Nokia Pure
- Category: Sans serif
- Classification: Neo-grotesque
- Foundry: Dalton Maag
- Date created: 2011
- Trademark: Nokia
- Sample

= Nokia Pure =

Typeface

Nokia Pure is a typeface designed by London-based type foundry Dalton Maag for Nokia. It was designed primarily for use in digital media, in Nokia devices, and mobile environments. It has been the company's main typeface since its introduction. Its designers include Vincent Connare, creator of the classic font Comic Sans.

The typeface was developed to support Latin, Cyrillic, Greek, Arabic, Hebrew, Devanagari and Thai scripts when released in 2011 and extended to support Armenian, Ethiopic, Malayalam, Tamil, Kannada, Telugu, Gurmukhi, Gujarati, Bengali, Oriya, Sinhala, Khmer, Chinese and Klingon by 2013 The Nokia Pure typeface includes regular, light and bold fonts that also have been hinted to ensure a high quality image rendition for displays.

The font was launched in an exhibition called the "Nokia Pure Exhibition" with artists sponsored to come up with posters using the typeface. The posters were sold at the exhibition and online to raise money for the British Dyslexia Association.

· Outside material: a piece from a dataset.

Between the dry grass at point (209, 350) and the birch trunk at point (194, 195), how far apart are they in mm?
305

Other merchandise featuring Nokia Pure has also been created, including postcards and mugs.

==Usage==

The Nokia X logo, using the Nokia Pure font – 'Nokia' here is bold, whereas 'X' is light.

Comparison of Nokia Sans and Nokia Pure, both in regular form

The font was first introduced on 28 March 2011. It replaced the Nokia Sans font, which was designed by Erik Spiekermann and used since 2002. The first notable appearance of Nokia Pure was on the N9 smartphone. A Nokia Pure version of the Connecting People slogan was briefly used in 2011.

Pure was used to advertise the flagship Lumia series, but it was not present on the software because the devices ran Windows Phone which uses Microsoft's Segoe font. On Symbian smartphones, Pure was available in software updates in 2011, however Nokia Sans was still the default font even with the Anna and Belle updates the next year. Nokia Sans also continued to be used for Series 40 and Series 30 devices until 2015.

Nokia Pure is also used by Microsoft Mobile and its successor HMD Global in the software of their Nokia-branded feature phones, including Series 30+ and the former Nokia X and Asha software platforms.

==Designs of the Year 2012==
On 12 January 2012 it was announced that Nokia Pure had been nominated for a Design Museum Designs of the Year 2012 award in the Graphics category. It went on to win the Graphics category. The Nokia Pure typeface became part of the Designs of the Year 2012 exhibition which ran from 8 February to 4 July 2012.